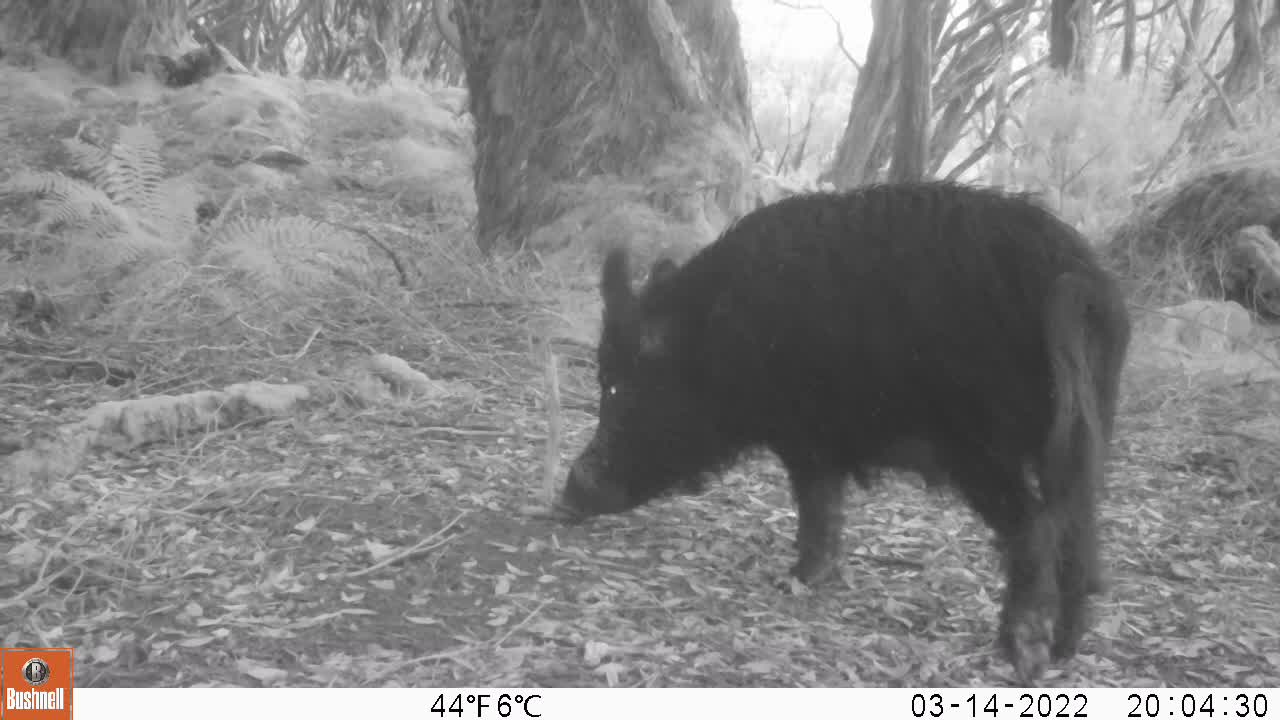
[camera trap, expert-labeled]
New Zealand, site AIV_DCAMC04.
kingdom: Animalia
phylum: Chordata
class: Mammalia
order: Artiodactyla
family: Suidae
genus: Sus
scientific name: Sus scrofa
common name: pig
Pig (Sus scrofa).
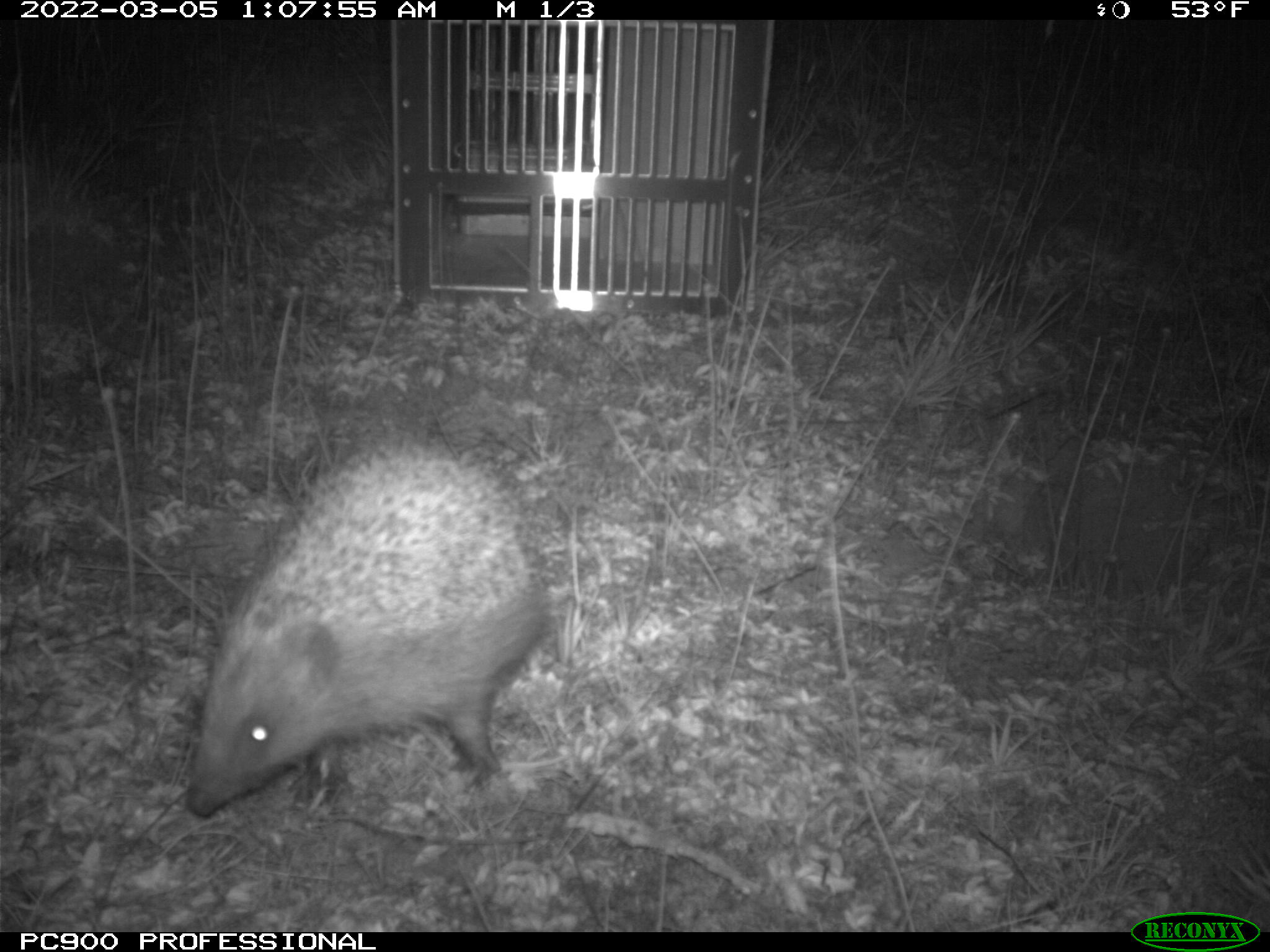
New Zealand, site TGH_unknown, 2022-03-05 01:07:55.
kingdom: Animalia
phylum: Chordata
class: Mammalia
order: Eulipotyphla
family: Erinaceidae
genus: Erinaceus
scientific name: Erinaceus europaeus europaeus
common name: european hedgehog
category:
--- --- ---
■ **EXERCISE**:
Output every entry exactly, leaving out pictures.

■ **EXERCISE RESULT**:
[camera trap, expert-labeled]
New Zealand, site AIV_DCAMC04.
kingdom: Animalia
phylum: Chordata
class: Mammalia
order: Artiodactyla
family: Suidae
genus: Sus
scientific name: Sus scrofa
common name: pig
Pig (Sus scrofa).
New Zealand, site TGH_unknown, 2022-03-05 01:07:55.
kingdom: Animalia
phylum: Chordata
class: Mammalia
order: Eulipotyphla
family: Erinaceidae
genus: Erinaceus
scientific name: Erinaceus europaeus europaeus
common name: european hedgehog
category:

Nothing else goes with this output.